Still, the less fragile roles suit her better. In fact, Thompson is the self-help book among actresses – also in her private life, it seems. According to director James Ivory (who provided her with important acting advice: never sigh and cry as little as possible) she is just as sensible and calm as she appears. “A lot of actors are anxious and insecure, which they try to hide with all kinds of weird behavior, always thinking they’re not good enough,” Ivory said in 2019. The New York Times. “None of that with her.”

Good female roles

Thompson isn’t afraid to speak her mind. She is an environmental activist and makes her voice heard in other areas as well. She was not thanked when she described England in the run-up to the Brexit referendum as a ‘grey old island, filled with pie and misery’. Despite this, she was knighted in 2018, so that she now goes through life as Dame Emma Thompson. It caused a small riot, because during the royal ceremony she wore white sneakers under her suit, “very expensive”, she said herself. She also wore a button that read ‘equal pay’.

For women, there is still a lot to improve in the film industry, says Thompson. Starting with the salary, but also with the roles that are written for them. She refuses boring, supporting roles on principle, but she doesn’t like the opposite either, she told this month in an interview with Vanity Fair. Suddenly, from a sort of feminist ideal, women are only allowed to be tough and strong. Thompson: ‘First we were in the kitchen, now we have to drive a tank, and there’s nothing in between.
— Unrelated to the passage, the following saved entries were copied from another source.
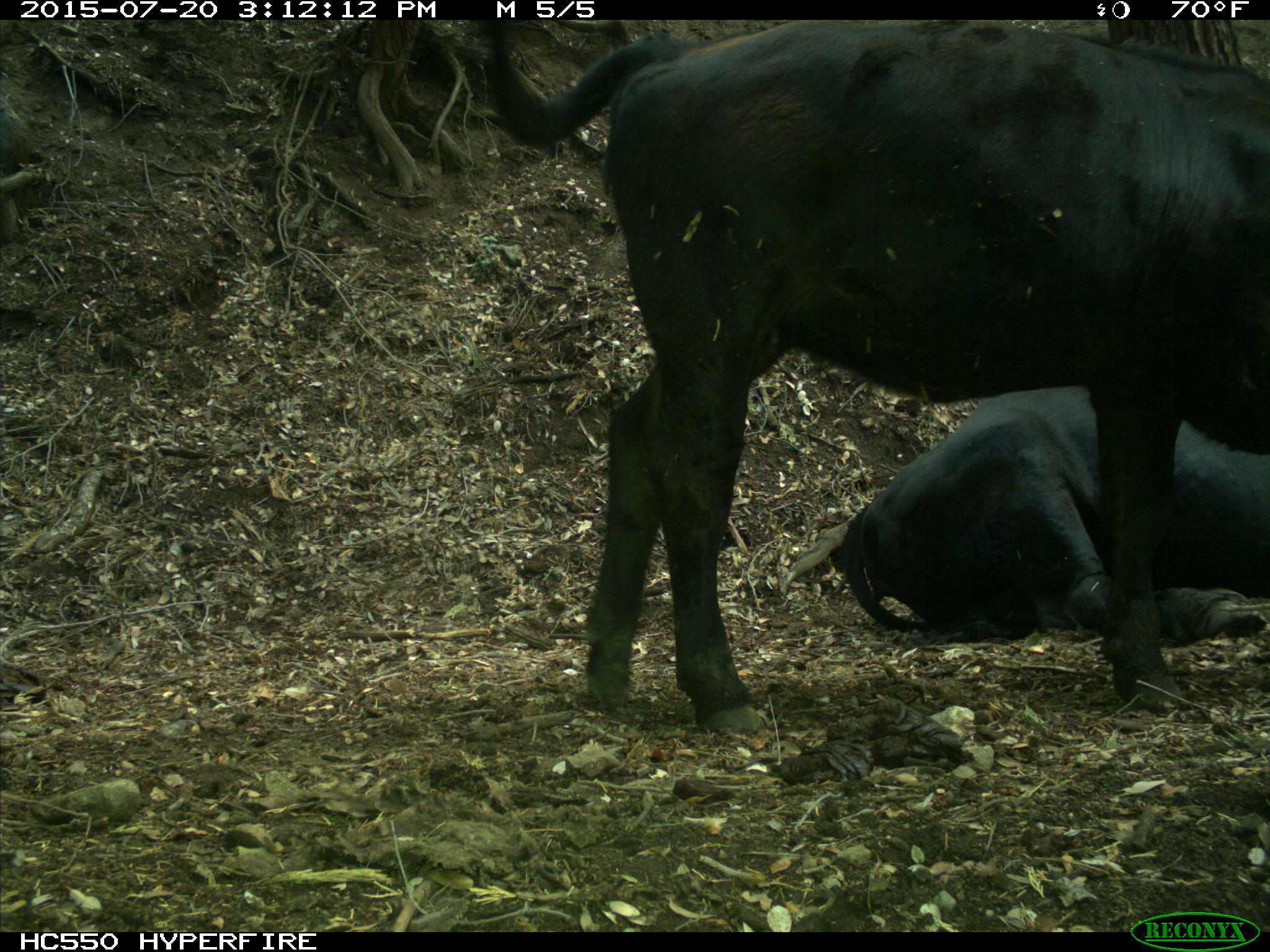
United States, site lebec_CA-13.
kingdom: Animalia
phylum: Chordata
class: Mammalia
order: Artiodactyla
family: Bovidae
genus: Bos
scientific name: Bos taurus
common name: domestic cow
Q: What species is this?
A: Bos taurus (domestic cow).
We still haven’t fully explored what it means to be a woman in movies.”

Nancy Stokes out Good Luck to You, Leo Grande is such a woman from the in-between area: a fairly ordinary, not very nice widow, who, after a decent life, stands up for herself. The former religion teacher is strict but also has a sense of humor. For Thompson, the film is an excellent opportunity to show that there is also a life for female actors after 60, without all kinds of emergency measures to look eternally young.

If anyone can prove it, it’s her. Thompson only seems to get better with age. She can still live for another thirty years, in the hope that beautiful film roles will also be written for elderly ladies in the future. If necessary, she will undoubtedly write those roles herself. good luck to youEmma Thompson.